In an essay on The Players Tribune’ on Friday, Detroit Lions quarterback Matthew Stafford detailed racism against teammates that he saw in the spring while working out in Georgia.
In an essay on The Players’ Tribune on Friday, Detroit Lions quarterback Matthew Stafford detailed racism against teammates that he saw firsthand in the spring while working out in Georgia.
Stafford wrote in the essay that he went to work out with receiver Danny Amendola one week at a field — something he had prearranged — and had no issues. The next week, Stafford showed up to the same field with the same permissions, this time with four Black teammates, and was told to leave.
“We were just starting to dump all the footballs out on the field and some of the guys were still stretching when a gentleman came out and told us that we were trespassing — and to leave immediately. We didn’t even have our cleats on yet. I remember I was standing there in my socks, just kind of stunned and confused, like, What?” Stafford wrote. “But he didn’t even want to listen. We were still gathering up the footballs and trying to figure out another spot where we might be able to go when the gentleman pulled out his cellphone.

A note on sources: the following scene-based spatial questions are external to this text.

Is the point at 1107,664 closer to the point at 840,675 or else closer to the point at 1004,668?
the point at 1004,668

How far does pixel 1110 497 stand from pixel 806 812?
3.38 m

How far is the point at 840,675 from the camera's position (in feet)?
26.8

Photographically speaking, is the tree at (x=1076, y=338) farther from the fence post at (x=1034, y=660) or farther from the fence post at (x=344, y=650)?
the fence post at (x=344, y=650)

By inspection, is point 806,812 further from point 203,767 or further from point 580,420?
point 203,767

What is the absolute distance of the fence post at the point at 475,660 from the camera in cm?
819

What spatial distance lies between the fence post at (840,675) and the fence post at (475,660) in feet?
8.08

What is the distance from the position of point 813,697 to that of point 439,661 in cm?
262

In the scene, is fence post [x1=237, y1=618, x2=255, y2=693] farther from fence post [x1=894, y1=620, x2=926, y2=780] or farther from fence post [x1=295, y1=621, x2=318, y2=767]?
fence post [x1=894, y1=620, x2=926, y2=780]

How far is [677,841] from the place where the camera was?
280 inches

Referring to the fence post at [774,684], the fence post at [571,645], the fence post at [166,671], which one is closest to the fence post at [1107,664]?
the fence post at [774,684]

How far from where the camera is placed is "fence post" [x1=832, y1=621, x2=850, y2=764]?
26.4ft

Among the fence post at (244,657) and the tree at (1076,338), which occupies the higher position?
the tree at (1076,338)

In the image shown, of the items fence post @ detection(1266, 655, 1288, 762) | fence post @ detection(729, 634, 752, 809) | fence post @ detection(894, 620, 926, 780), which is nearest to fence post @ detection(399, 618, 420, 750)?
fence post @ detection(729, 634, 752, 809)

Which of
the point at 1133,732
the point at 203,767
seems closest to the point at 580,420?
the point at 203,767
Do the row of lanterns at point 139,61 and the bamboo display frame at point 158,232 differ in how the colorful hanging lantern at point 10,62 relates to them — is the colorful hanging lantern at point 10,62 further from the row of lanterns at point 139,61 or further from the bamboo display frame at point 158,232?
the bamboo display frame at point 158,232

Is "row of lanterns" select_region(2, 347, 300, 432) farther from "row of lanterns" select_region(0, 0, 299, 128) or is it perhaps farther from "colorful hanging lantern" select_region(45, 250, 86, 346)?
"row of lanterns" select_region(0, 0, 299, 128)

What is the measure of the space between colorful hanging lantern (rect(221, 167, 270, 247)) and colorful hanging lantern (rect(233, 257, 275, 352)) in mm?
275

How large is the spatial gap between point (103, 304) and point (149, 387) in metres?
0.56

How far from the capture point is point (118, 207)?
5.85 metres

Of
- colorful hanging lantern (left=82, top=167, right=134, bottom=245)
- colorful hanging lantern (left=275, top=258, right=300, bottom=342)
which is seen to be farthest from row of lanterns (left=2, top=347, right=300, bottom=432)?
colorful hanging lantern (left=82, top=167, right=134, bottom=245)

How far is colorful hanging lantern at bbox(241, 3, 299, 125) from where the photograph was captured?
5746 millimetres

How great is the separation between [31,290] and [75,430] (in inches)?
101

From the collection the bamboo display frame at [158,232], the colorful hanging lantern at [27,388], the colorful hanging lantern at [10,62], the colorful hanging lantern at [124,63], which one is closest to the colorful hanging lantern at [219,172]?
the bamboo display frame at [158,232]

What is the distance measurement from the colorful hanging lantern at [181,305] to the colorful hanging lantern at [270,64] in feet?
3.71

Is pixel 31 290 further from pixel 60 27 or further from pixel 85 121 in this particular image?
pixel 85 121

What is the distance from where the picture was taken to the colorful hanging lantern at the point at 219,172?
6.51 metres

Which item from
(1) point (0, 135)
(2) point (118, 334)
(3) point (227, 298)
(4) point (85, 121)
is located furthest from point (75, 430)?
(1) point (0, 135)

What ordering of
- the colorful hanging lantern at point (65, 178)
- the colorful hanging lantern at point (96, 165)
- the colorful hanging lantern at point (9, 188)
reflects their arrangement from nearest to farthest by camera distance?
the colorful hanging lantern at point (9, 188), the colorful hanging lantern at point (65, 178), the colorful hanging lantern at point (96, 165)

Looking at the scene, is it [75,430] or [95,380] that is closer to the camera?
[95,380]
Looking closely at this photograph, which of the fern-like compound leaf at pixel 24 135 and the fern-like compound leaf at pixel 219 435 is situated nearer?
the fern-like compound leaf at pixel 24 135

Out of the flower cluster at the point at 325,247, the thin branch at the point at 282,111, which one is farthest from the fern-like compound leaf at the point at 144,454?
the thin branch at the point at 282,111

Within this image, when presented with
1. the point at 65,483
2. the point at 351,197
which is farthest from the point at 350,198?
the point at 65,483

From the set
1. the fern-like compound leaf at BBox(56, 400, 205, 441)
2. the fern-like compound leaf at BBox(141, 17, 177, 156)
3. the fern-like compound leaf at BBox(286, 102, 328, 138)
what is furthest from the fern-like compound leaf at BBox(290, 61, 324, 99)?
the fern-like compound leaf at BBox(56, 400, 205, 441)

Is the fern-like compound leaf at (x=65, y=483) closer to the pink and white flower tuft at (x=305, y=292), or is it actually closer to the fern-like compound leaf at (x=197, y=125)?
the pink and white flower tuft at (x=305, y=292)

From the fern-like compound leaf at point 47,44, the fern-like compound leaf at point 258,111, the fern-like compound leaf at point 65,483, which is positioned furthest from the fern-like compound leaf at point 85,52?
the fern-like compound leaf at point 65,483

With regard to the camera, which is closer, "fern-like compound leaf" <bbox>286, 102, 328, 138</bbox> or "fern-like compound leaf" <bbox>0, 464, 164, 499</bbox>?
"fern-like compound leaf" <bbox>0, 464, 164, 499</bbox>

“He said, ‘I’m calling the police.’ After everything that we’ve witnessed over the last few months, and how situations can escalate for no reason at all … and here the police are being called.
“We were there for maybe 10 minutes total. Nobody said a bad word to him. And he still called the police and told them that we were being ‘uncooperative’ and ‘not leaving the property.'”
Stafford wrote that he and his teammates left immediately and that the quarterback was “embarrassed to have put my teammates in that situation.”
He wrote, “The only difference is what we all know in our hearts. Danny and I are white. We don’t get the cops called on us in those situations. We don’t immediately get called uncooperative. And even if Danny and I somehow did get the cops called on us, we all know how that interaction would’ve gone.”
Stafford wrote that in the day of meetings leading up to the team’s decision to cancel practice in August in protest of the Jacob Blake shooting, the story that stuck with him was the one told by teammate Trey Flowers.
Flowers explained what he does if he is ever pulled over by police and how “he copes with the anxiety” of any dealings he has with law enforcement.
“Trey was explaining that if he were to ever get pulled over in his car — something that I have experienced many times without even thinking twice about it — he would roll down his window, put both hands on the wheel and ask the officer if he would like him to step out of the car so he can handcuff him,” Stafford wrote.
“Just so that he is not seen as a threat. Just so the officer can’t say, ‘Oh, he was reaching here, he was reaching there.’ … Just so he makes it back home.
“If you’re a white person, all I’m asking you to do is to really think about that. Imagine that being your first instinct when you see police lights in your rearview mirror. No one in America should have to feel this way.”
Stafford said after the team’s protest that he received text messages that opened his eyes to how far away he believes some people are from listening.
“Things like, ‘Sorry you had to miss practice’ or ‘Sorry you have to deal with this stuff, man,'” Stafford wrote. “The fact that anyone would feel sorry for me, or be thinking about a football practice at a time like that, really speaks volumes.
“There are still people in this country who just want sports to be a distraction, and that’s their right. But I beg to differ.”
Stafford had long been quiet about many topics for the majority of his career. In the past six months, he has become vocal, from speaking in town halls on voting rights to donating money for social justice initiatives in Georgia — where he went to college — to the essay he wrote Friday.
“When something’s important to him and he feels a certain way, he’ll express his opinions and he’ll do that,” said Sean Ryan, Stafford’s quarterbacks coach the past two seasons. “I think when he sees something that’s wrong or something that he feels that he can help make right, he’s going to do it.
“I’ve seen that from the start. I think situations have changed in the last year-and-a-half that have given him the ability or the situations that present maybe what he feels like, ‘Hey, this is the time to voice my opinion.’ So I think things have changed for a lot of us in that way. But it does not surprise me at all that the guy’s out in front, that he’s leading and that he’s being genuine and letting his feelings be known and trying to help things. That does not surprise me at all.”